# DATA PROVIDED start

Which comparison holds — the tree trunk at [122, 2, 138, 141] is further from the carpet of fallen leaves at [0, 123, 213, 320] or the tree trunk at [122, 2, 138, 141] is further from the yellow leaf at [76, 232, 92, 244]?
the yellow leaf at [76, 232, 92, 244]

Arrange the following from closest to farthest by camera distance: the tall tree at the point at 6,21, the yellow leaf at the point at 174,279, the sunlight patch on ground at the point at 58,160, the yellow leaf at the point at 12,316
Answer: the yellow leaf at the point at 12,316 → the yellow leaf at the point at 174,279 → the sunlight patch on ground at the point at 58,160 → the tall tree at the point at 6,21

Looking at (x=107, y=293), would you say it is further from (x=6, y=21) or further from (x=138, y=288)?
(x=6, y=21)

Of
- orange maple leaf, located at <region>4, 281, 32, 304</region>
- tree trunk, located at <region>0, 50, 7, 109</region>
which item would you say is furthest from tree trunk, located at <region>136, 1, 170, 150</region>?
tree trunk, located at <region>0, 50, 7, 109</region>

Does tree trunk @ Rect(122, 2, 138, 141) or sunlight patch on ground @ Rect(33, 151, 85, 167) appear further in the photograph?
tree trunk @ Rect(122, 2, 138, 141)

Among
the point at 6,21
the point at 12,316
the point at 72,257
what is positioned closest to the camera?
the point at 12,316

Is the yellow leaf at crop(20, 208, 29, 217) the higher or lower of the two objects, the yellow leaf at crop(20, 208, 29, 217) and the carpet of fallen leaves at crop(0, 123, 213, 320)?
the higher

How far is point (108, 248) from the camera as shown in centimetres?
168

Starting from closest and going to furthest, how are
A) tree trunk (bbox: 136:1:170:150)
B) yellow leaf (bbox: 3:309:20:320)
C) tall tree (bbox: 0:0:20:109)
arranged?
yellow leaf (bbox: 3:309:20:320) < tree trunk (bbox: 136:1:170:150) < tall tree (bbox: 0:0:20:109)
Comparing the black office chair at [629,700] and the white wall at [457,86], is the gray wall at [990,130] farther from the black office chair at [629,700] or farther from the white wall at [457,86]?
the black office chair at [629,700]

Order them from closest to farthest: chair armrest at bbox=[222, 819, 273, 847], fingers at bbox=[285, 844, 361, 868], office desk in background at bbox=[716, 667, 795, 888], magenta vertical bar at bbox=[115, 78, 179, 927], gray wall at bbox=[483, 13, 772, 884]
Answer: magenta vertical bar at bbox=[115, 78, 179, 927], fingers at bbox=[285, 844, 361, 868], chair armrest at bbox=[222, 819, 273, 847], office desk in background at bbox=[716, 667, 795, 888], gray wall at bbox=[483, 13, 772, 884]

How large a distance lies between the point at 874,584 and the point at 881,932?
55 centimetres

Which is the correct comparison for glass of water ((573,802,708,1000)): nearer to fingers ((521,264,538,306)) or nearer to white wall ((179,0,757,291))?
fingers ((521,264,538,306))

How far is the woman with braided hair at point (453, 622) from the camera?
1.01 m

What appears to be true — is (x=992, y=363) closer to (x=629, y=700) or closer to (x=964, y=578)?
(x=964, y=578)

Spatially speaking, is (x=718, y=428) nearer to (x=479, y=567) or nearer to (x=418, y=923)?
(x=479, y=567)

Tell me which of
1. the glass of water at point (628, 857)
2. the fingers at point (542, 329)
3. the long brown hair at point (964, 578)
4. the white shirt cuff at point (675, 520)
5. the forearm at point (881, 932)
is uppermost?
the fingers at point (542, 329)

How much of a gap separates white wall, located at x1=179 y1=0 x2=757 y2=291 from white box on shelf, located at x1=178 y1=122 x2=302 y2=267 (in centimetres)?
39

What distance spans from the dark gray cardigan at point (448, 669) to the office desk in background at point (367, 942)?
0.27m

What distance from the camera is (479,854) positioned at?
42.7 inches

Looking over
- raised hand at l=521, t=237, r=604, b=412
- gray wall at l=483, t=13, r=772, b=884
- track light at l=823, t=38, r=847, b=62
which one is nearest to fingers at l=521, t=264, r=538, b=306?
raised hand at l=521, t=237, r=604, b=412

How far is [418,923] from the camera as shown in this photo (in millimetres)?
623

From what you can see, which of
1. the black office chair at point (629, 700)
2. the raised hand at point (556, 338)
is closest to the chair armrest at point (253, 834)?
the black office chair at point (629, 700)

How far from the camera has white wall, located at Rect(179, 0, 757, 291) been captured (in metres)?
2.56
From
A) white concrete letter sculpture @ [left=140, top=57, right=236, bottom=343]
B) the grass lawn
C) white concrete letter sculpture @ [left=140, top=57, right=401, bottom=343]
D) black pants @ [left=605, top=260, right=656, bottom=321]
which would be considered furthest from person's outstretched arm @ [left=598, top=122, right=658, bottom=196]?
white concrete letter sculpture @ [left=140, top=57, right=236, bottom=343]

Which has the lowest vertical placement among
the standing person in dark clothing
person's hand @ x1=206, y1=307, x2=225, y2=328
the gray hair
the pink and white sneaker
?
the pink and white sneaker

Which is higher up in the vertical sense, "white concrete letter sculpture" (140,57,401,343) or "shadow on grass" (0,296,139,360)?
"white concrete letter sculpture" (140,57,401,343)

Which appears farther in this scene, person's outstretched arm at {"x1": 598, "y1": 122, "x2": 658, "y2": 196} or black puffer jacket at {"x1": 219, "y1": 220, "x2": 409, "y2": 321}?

# DATA PROVIDED end

• [WHAT YOU WILL DO] Reproduce every entry above word for word.

• [THE RESULT]
Which comparison holds — the tree trunk at [122, 2, 138, 141] is further from the carpet of fallen leaves at [0, 123, 213, 320] or the tree trunk at [122, 2, 138, 141] is further from the yellow leaf at [76, 232, 92, 244]?
the yellow leaf at [76, 232, 92, 244]

Arrange the following from closest to farthest by camera distance: the tall tree at the point at 6,21, the yellow leaf at the point at 174,279, the sunlight patch on ground at the point at 58,160, the yellow leaf at the point at 12,316
Answer: the yellow leaf at the point at 12,316 → the yellow leaf at the point at 174,279 → the sunlight patch on ground at the point at 58,160 → the tall tree at the point at 6,21

Looking at (x=107, y=293), would you say it is further from (x=6, y=21) or further from (x=138, y=288)?
(x=6, y=21)

Of
- orange maple leaf, located at <region>4, 281, 32, 304</region>
- tree trunk, located at <region>0, 50, 7, 109</region>
which item would you say is furthest from tree trunk, located at <region>136, 1, 170, 150</region>?
tree trunk, located at <region>0, 50, 7, 109</region>

Does tree trunk @ Rect(122, 2, 138, 141) or sunlight patch on ground @ Rect(33, 151, 85, 167) appear further in the photograph?
tree trunk @ Rect(122, 2, 138, 141)

Among
the point at 6,21
the point at 12,316
the point at 72,257
what is positioned closest to the camera?
the point at 12,316

Is the yellow leaf at crop(20, 208, 29, 217) the higher or lower of the two objects, the yellow leaf at crop(20, 208, 29, 217) and the carpet of fallen leaves at crop(0, 123, 213, 320)?
the higher

How far is point (108, 248) from the camera as shown in centimetres?
168

Starting from closest and going to furthest, how are
A) tree trunk (bbox: 136:1:170:150)
B) yellow leaf (bbox: 3:309:20:320)
C) tall tree (bbox: 0:0:20:109)
arranged?
yellow leaf (bbox: 3:309:20:320) < tree trunk (bbox: 136:1:170:150) < tall tree (bbox: 0:0:20:109)
Comparing the black office chair at [629,700] and the white wall at [457,86], is the gray wall at [990,130] farther from the black office chair at [629,700] or farther from the white wall at [457,86]?
the black office chair at [629,700]

Order them from closest to farthest: chair armrest at bbox=[222, 819, 273, 847], fingers at bbox=[285, 844, 361, 868], office desk in background at bbox=[716, 667, 795, 888], magenta vertical bar at bbox=[115, 78, 179, 927], gray wall at bbox=[483, 13, 772, 884]
Answer: magenta vertical bar at bbox=[115, 78, 179, 927], fingers at bbox=[285, 844, 361, 868], chair armrest at bbox=[222, 819, 273, 847], office desk in background at bbox=[716, 667, 795, 888], gray wall at bbox=[483, 13, 772, 884]

How large a distance lies between the point at 874,584 and the point at 881,932?
55 centimetres

Which is the correct comparison for glass of water ((573,802,708,1000)): nearer to fingers ((521,264,538,306)) or nearer to white wall ((179,0,757,291))?
fingers ((521,264,538,306))

How far is the woman with braided hair at point (453, 622) from the camera?
1.01 m

What appears to be true — is (x=992, y=363) closer to (x=629, y=700) or closer to (x=964, y=578)?
(x=964, y=578)

Spatially speaking, is (x=718, y=428) nearer to (x=479, y=567) or nearer to (x=418, y=923)?
(x=479, y=567)

Tell me which of
1. the glass of water at point (628, 857)
2. the fingers at point (542, 329)
3. the long brown hair at point (964, 578)
4. the white shirt cuff at point (675, 520)
5. the forearm at point (881, 932)
is uppermost?
the fingers at point (542, 329)

How much of a gap separates white wall, located at x1=179 y1=0 x2=757 y2=291 from white box on shelf, located at x1=178 y1=122 x2=302 y2=267 (in centimetres)?
39

What distance spans from the dark gray cardigan at point (448, 669) to the office desk in background at point (367, 942)?
0.27m

What distance from the camera is (479,854) positioned at?
42.7 inches

Looking over
- raised hand at l=521, t=237, r=604, b=412
- gray wall at l=483, t=13, r=772, b=884
- track light at l=823, t=38, r=847, b=62
which one is nearest to fingers at l=521, t=264, r=538, b=306?
raised hand at l=521, t=237, r=604, b=412

How far is [418,923] from the camera as shown in this photo (in millimetres)?
623

From what you can see, which of
1. the black office chair at point (629, 700)
2. the raised hand at point (556, 338)
is closest to the chair armrest at point (253, 834)?
the black office chair at point (629, 700)

How far from the camera has white wall, located at Rect(179, 0, 757, 291) been captured (in metres)?
2.56
From
A) white concrete letter sculpture @ [left=140, top=57, right=236, bottom=343]
B) the grass lawn
C) white concrete letter sculpture @ [left=140, top=57, right=401, bottom=343]
D) black pants @ [left=605, top=260, right=656, bottom=321]
which would be considered furthest from person's outstretched arm @ [left=598, top=122, right=658, bottom=196]?
white concrete letter sculpture @ [left=140, top=57, right=236, bottom=343]

Which has the lowest vertical placement among
the standing person in dark clothing
person's hand @ x1=206, y1=307, x2=225, y2=328
the gray hair
the pink and white sneaker
?
the pink and white sneaker

Which is higher up in the vertical sense, "white concrete letter sculpture" (140,57,401,343) or "shadow on grass" (0,296,139,360)?
"white concrete letter sculpture" (140,57,401,343)

Which appears farther in this scene, person's outstretched arm at {"x1": 598, "y1": 122, "x2": 658, "y2": 196} or black puffer jacket at {"x1": 219, "y1": 220, "x2": 409, "y2": 321}?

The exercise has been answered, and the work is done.